*What to do*
All of the records are to be copied out exactly, with nothing left out.

= Beginning of Section =

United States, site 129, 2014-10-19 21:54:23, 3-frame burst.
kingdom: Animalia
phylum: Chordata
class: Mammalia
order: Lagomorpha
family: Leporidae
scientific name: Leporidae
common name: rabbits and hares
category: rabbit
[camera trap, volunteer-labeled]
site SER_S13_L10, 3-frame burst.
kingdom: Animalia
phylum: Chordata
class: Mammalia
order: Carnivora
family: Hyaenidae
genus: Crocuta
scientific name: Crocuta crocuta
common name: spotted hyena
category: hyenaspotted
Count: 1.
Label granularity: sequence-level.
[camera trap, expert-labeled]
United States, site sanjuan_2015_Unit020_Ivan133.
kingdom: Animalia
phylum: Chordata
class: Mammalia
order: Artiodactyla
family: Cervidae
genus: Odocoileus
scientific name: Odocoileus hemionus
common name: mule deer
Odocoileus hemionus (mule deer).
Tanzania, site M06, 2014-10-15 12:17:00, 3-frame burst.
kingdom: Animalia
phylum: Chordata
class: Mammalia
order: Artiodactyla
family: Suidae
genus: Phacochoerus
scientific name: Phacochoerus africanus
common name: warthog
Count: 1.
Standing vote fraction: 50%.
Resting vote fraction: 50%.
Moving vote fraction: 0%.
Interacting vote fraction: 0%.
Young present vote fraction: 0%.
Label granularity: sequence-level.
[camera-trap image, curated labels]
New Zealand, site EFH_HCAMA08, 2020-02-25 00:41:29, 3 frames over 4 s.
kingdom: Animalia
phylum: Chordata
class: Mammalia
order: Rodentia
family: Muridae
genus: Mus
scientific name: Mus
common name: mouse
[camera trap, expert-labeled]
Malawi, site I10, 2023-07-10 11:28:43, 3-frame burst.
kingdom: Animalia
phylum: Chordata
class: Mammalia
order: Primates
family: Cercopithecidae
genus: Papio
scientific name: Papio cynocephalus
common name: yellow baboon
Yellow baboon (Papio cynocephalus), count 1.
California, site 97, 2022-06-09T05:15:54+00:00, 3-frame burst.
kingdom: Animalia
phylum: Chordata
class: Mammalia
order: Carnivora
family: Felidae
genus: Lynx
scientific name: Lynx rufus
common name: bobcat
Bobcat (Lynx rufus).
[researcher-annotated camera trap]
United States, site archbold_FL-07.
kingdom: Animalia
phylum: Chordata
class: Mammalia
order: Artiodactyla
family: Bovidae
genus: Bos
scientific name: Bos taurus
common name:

= End of Section =

*Solution below*
United States, site 129, 2014-10-19 21:54:23, 3-frame burst.
kingdom: Animalia
phylum: Chordata
class: Mammalia
order: Lagomorpha
family: Leporidae
scientific name: Leporidae
common name: rabbits and hares
category: rabbit
[camera trap, volunteer-labeled]
site SER_S13_L10, 3-frame burst.
kingdom: Animalia
phylum: Chordata
class: Mammalia
order: Carnivora
family: Hyaenidae
genus: Crocuta
scientific name: Crocuta crocuta
common name: spotted hyena
category: hyenaspotted
Count: 1.
Label granularity: sequence-level.
[camera trap, expert-labeled]
United States, site sanjuan_2015_Unit020_Ivan133.
kingdom: Animalia
phylum: Chordata
class: Mammalia
order: Artiodactyla
family: Cervidae
genus: Odocoileus
scientific name: Odocoileus hemionus
common name: mule deer
Odocoileus hemionus (mule deer).
Tanzania, site M06, 2014-10-15 12:17:00, 3-frame burst.
kingdom: Animalia
phylum: Chordata
class: Mammalia
order: Artiodactyla
family: Suidae
genus: Phacochoerus
scientific name: Phacochoerus africanus
common name: warthog
Count: 1.
Standing vote fraction: 50%.
Resting vote fraction: 50%.
Moving vote fraction: 0%.
Interacting vote fraction: 0%.
Young present vote fraction: 0%.
Label granularity: sequence-level.
[camera-trap image, curated labels]
New Zealand, site EFH_HCAMA08, 2020-02-25 00:41:29, 3 frames over 4 s.
kingdom: Animalia
phylum: Chordata
class: Mammalia
order: Rodentia
family: Muridae
genus: Mus
scientific name: Mus
common name: mouse
[camera trap, expert-labeled]
Malawi, site I10, 2023-07-10 11:28:43, 3-frame burst.
kingdom: Animalia
phylum: Chordata
class: Mammalia
order: Primates
family: Cercopithecidae
genus: Papio
scientific name: Papio cynocephalus
common name: yellow baboon
Yellow baboon (Papio cynocephalus), count 1.
California, site 97, 2022-06-09T05:15:54+00:00, 3-frame burst.
kingdom: Animalia
phylum: Chordata
class: Mammalia
order: Carnivora
family: Felidae
genus: Lynx
scientific name: Lynx rufus
common name: bobcat
Bobcat (Lynx rufus).
[researcher-annotated camera trap]
United States, site archbold_FL-07.
kingdom: Animalia
phylum: Chordata
class: Mammalia
order: Artiodactyla
family: Bovidae
genus: Bos
scientific name: Bos taurus
common name:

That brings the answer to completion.